*WHAT TO WORK ON:*
1. Using the oil market report, please explain in one to three sentences why the market rose 3% in the session before Wednesday.
2. Write the next paragraph of the oil market report, picking up after its final sentence.

Oil prices were largely stable on Wednesday, amid bleak signs from data on a surprise build in US crude stockpiles and forecasts by OPEC and the International Energy Agency for oil demand to recover over the next year.
Brent crude futures fell 17 cents, or 0.2 percent, to $80.51 a barrel by 0926 GMT. US West Texas Intermediate crude futures fell 3 cents to $75.36.
US crude inventories rose by 7.8 million barrels in the week ending December 9, according to market sources citing data from the American Petroleum Institute, while analysts polled by Reuters expected a decline in stocks of 3.6 million barrels.
Government data is expected at 1530 GMT.
Inventory data overshadowed the high sentiment that pushed the market up 3% in the previous session on hopes of a recovery in demand in China with the easing of Covid-19 restrictions, and due to the weakness of the dollar after data showed declining inflation in the United States.

*DATASET EXCERPTS:*
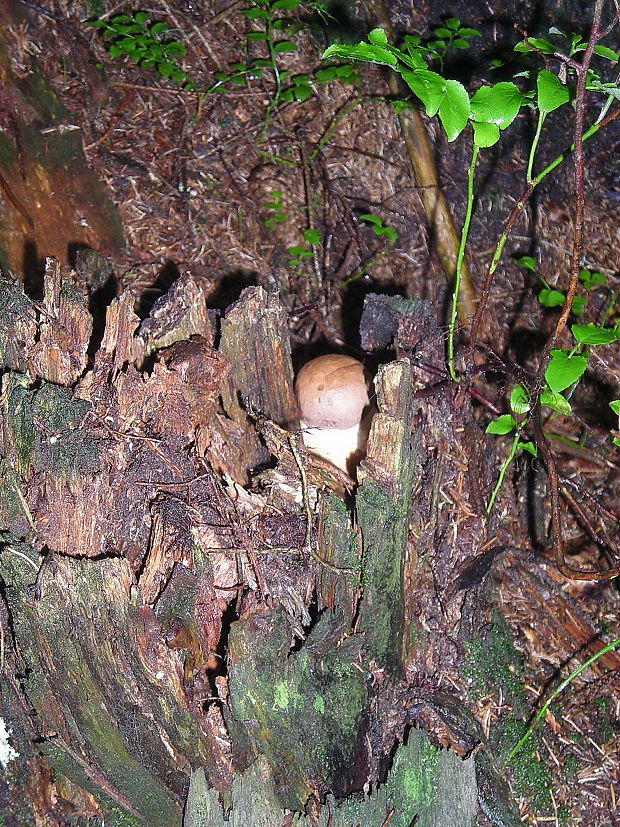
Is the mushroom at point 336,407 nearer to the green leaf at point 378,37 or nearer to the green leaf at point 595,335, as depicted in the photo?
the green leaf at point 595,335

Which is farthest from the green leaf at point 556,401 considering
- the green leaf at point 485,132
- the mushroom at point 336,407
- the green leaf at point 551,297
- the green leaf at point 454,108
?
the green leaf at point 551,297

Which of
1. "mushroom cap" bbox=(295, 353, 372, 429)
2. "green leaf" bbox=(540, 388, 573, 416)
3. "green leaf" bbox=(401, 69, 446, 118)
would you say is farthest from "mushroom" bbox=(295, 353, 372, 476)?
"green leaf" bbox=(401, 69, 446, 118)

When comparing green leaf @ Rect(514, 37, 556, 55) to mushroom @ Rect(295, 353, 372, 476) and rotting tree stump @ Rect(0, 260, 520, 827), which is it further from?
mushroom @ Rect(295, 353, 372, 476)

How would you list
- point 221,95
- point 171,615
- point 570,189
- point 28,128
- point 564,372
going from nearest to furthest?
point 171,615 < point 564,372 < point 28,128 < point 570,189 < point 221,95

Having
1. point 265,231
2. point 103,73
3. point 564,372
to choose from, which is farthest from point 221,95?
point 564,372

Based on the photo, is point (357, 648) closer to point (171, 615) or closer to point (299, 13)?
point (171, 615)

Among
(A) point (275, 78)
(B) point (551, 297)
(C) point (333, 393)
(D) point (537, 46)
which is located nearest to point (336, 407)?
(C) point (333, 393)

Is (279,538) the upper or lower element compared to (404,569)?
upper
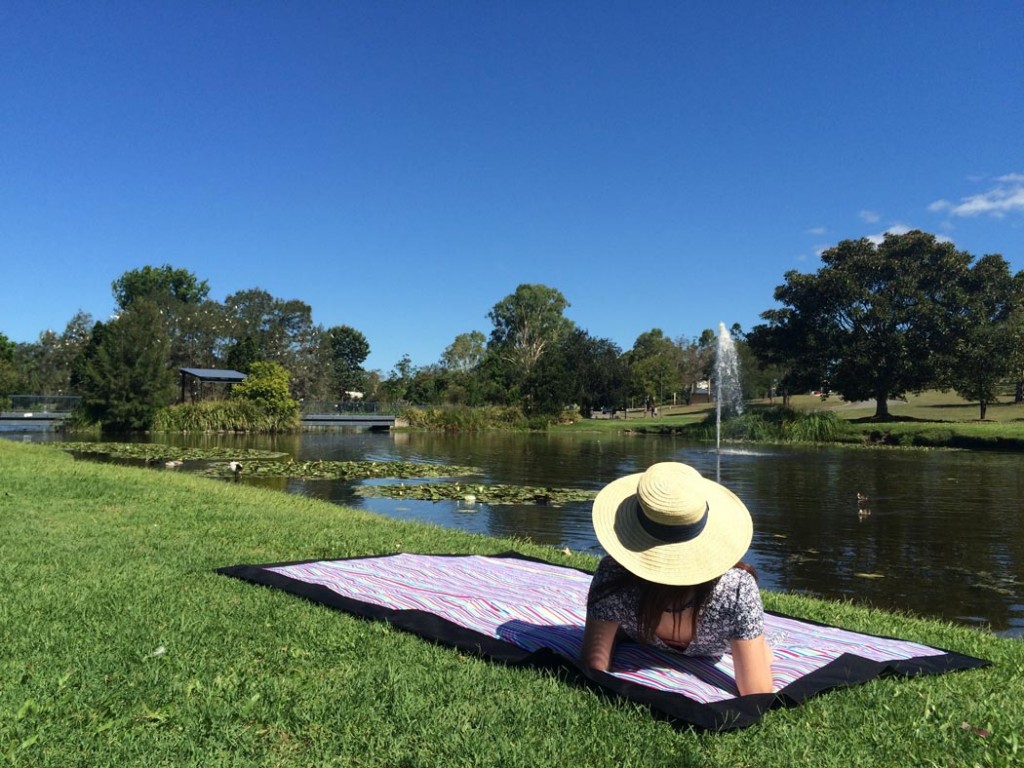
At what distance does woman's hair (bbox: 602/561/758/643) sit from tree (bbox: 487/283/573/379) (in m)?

*ANSWERS TO THIS EXERCISE:*
1. The market rose 3% on hopes that demand in China would recover as Covid-19 restrictions eased. The dollar was also weak after data showed declining inflation in the United States.

2.
The Organization of the Petroleum Exporting Countries (OPEC) said in its 2023 outlook that oil demand will grow by 2.25 million barrels per day over the next year to 101.8 million barrels per day, with a possible increase from China.
On Wednesday, the International Energy Agency raised its estimate for oil demand in 2023 to an increase of 1.7 million barrels per day (bpd) to 101.6 million bpd.
The market also received support this week from the leakage and outage of TC Energy’s Keystone pipeline, which transports 620,000 barrels per day of Canadian crude to the United States.
Officials said it would take at least several weeks to fix.